**DOCUMENT PASSAGE:**
# Internal martial art training in Taiwan



## Gaoguy (Mar 27, 2006)

This from my senior, if you haven't seen it.
http://www.gaostylebagua.com/internal_martial_arts_of_taiwan.htm


----------



## Xue Sheng (Mar 27, 2006)

I have been wondering about internal arts on Taiwan lately, thank you for the post.

I am also wondering is this style of Bagua more prevalent on Taiwan than on mainland.

The reason I ask is that I have meant a lot of Yang style tai Chi people from mainland China and they all seem to come from the Yang Cheng Fu lineage. But the Yang Tai Chi people from Taiwan all seem to come from the Yang Bin Hao lineage.


----------



## Gaoguy (Mar 27, 2006)

Gao style basically has three main branches. Our school-Yizong comes from Zhang Zhunfeng. There is also a branch from Wu Mengxia both in Taiwan and on the mainland. Then there is the Tianjin Gao family. I practice Wu style taiji and soon Chen Panling style.


----------



## Xue Sheng (Mar 27, 2006)

Gaoguy said:
			
		

> Gao style basically has three main branches. Our school-Yizong comes from Zhang Zhunfeng. There is also a branch from Wu Mengxia both in Taiwan and on the mainland. Then there is the Tianjin Gao family. I practice Wu style taiji and soon Chen Panling style.

**DATA EXTRACT:**
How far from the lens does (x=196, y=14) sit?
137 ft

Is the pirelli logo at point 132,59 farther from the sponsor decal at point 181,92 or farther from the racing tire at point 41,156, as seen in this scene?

**GIVEN REQUEST 1:**
Answer these questions about the forum thread on internal martial arts in Taiwan, one per line:
(a) Which lineage do the Yang style tai chi people from Taiwan all seem to come from?
(b) From whom does the Yizong school come?
(c) Which style of taiji does Gaoguy practice now?
**GIVEN REQUEST 2:** Summarize the forum thread on internal martial arts in Taiwan in two sentences.
**GIVEN REQUEST 3:** Write the next part of the forum thread on internal martial arts in Taiwan, picking up after the last line shown.

**EXERCISE ANSWER 1:**
(a) The Yang Bin Hao lineage.
(b) Zhang Zhunfeng.
(c) Wu style taiji.

**EXERCISE ANSWER 2:** Gaoguy posts a link from a senior about internal martial arts in Taiwan, and Xue Sheng asks whether this style of Bagua is more prevalent on Taiwan than on the mainland, noting that Yang style tai chi people from mainland China seem to come from the Yang Cheng Fu lineage while those from Taiwan seem to come from the Yang Bin Hao lineage. Gaoguy replies that Gao style has three main branches (the Yizong school from Zhang Zhunfeng, a branch from Wu Mengxia in both Taiwan and the mainland, and the Tianjin Gao family) and mentions practicing Wu style taiji and, soon, Chen Panling style.

**EXERCISE ANSWER 3:**
 
cool, thanks

Wu style or Wu/Hao style?

And I have always been a big fan of Chen style and I have practiced a little, I would have gone with Chen way back when, if there were any teachers near me at the time.


----------



## Gaoguy (Mar 27, 2006)

Wu Jianquan


----------



## Xue Sheng (Mar 27, 2006)

Gaoguy said:
			
		

> Wu Jianquan


 
I was once taught a Wu competition form, but that is a close as I have gotten to the actual Wu family style. 

I had to stop doing the forms though, it was the one form I could not separate form any other form and everything I did started looking similar to the Wu form. Basically, at that time, you could say I was doing Wu/Yang, Wu/Chen and Wu style. This was early on in my Tai Chi training, before I went strictly with Yang style.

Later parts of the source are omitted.